Em meio a uma pandemia sem precedentes, um tema que se destacou, sem dúvida, é o do acesso à água. Além da dificuldade de ficar em casa e manter o distanciamento social, as populações vulneráveis ficaram ainda mais fragilizadas pela simples falta de água para lavar as mãos. Esse problema, é claro, não é de hoje. No Brasil 35 milhões de pessoas ainda não têm acesso ao abastecimento de água potável, segundo o Instituto Trata Brasil. Por isso, foi com muito entusiasmo que ajudamos a elaborar uma campanha da Fluxus Design Ecológico no Instagram, sobre iniciativas inspiradoras para o manejo integrado da água.
O objetivo foi apresentar soluções muito bacanas para a gestão e manejo da água que existem no Brasil e no exterior. Por exemplo, uma residência em São Paulo construiu jardins e cisternas que captam, filtram e permitem reaproveitar a água cinza produzida ali. Tem também um consórcio de municípios da região de Penápolis, no interior do estado de São Paulo, que fez todo um trabalho de manejo de solo, de educação ambiental e de intervenções na paisagem para proteger o único rio que abastece de água os municípios daquela área. E há iniciativas como o da Filadélfia, nos Estados Unidos, que pretende transformar a histórica cidade em um lugar repleto de calçadas e telhados verdes, jardins de chuva e outras infraestruturas verdes para absorver a água da chuva.
A Fluxus reuniu 11 iniciativas como essas em uma publicação chamada “Iniciativas Inspiradoras para o Manejo Integrado da Água em Ambientes Urbanos”. Foi elaborada em parceria com a Aliança pela Água, uma articulação da sociedade civil criada na época em que a região Sudeste sofreu uma de suas piores crises hídricas, em 2014-15. A publicação saiu em 2018, mas com todo o debate em torno da água se intensificando e com eleições municipais a acontecer neste ano, a Fluxus achou que agora era uma boa hora para divulgar as iniciativas. Ela queria mostrar que, não importa o tamanho ou escala do projeto, é possível encontrar formas de usarmos bem esse recurso tão importante que é a água e, mais ainda, de convivermos melhor com ela.
Foram quatro semanas de postagens, de segunda a sexta, em que seguimos quatro temas como norte: manejo da água da chuva, abastecimento, águas servidas (esgoto) e recarga de aquíferos. O resultado foi um crescimento orgânico de 20% no número de seguidores da conta da Fluxus, além de consultas e contatos de pessoas que queriam saber mais sobre alguns projetos ou fazer os seus próprios.
Uma coisa muito bacana que aprendemos com este trabalho foi que existe algo chamado reidratar a paisagem urbana. Mais do que olhar para a água apenas do ponto de vista funcional, trata-se de torná-la de novo parte da paisagem, algo a se acolher e não a se evitar.
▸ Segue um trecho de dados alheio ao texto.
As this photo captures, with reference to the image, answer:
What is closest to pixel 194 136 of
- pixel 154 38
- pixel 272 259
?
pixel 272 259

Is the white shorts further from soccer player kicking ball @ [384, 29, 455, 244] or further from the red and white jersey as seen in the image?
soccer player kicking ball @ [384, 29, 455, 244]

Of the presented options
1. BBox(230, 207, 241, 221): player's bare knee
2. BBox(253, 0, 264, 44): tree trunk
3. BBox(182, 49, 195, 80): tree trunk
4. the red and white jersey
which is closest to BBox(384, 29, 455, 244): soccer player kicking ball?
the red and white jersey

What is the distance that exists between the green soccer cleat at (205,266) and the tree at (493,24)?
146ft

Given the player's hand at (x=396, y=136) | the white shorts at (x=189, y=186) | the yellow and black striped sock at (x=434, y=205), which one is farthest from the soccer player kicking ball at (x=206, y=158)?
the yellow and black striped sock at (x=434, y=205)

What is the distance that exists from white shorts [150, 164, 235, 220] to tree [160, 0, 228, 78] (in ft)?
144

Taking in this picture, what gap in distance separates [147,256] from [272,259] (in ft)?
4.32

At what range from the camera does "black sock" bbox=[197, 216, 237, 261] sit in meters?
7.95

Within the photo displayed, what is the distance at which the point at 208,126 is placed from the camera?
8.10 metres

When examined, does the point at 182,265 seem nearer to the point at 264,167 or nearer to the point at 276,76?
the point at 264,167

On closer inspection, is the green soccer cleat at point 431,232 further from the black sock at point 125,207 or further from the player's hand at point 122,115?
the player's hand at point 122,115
Quantas vezes vimos quintais de casas serem totalmente impermeabilizados, ou canaletas e calçadas serem feitas com o objetivo único de escoar a água da chuva ou da lavagem do quintal o mais rápido possível, e para longe? Pois a proposta com jardins de chuva, calçadas e telhados verdes, bem como de projetos que implantaram grandes áreas de infiltração de água em cidades mundo afora, é fazer com que a água fique onde ela caiu. Sem risco de causar enchentes, mas, sim, com o propósito de permitir que ela infiltre no solo, recarregando lençóis freáticos e aquíferos locais, garantindo assim que nascentes, rios e lagos continuem tendo água.
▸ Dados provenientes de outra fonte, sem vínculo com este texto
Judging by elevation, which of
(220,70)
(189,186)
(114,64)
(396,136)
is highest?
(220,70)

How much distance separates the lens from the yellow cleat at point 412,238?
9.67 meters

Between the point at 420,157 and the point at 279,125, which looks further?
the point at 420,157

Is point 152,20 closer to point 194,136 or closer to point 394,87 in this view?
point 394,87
Muitas soluções não requerem grandes obras, mostram as iniciativas inspiradoras reunidas pela Fluxus. Plantas selecionadas corretamente, mais o solo e os microrganismos que vivem neles ajudam a filtrar e limpar a água, antes de ela penetrar em áreas mais profundas e abastecer corpos d’água. Cisternas e uma engenharia hidráulica inteligente permitem aproveitar a água da chuva ou a água cinza produzida em casas e prédios para irrigar jardins e lavar áreas externas. Isso economiza na conta de água, demanda menos água potável oferecida pelas empresas de abastecimento e ainda recria conexões com a natureza.
Um exemplo são os jardins de chuva no Largo das Araucárias, no bairro de Pinheiros, em São Paulo. Dutos foram instalados para direcionar a água da sarjeta para esses jardins. A proposta é que a água da chuva seja filtrada pelas plantas e penetrem no solo, ali mesmo. Isso ajuda a evitar alagamentos na região, sem falar que a paisagem e o microclima local ficam muito mais agradáveis.
Essas soluções são indicadoras de caminhos para lidar com esse recurso natural de uma forma mais inteligente e sustentável. Torcemos para que apareçam mais iniciativas inspiradoras para a água!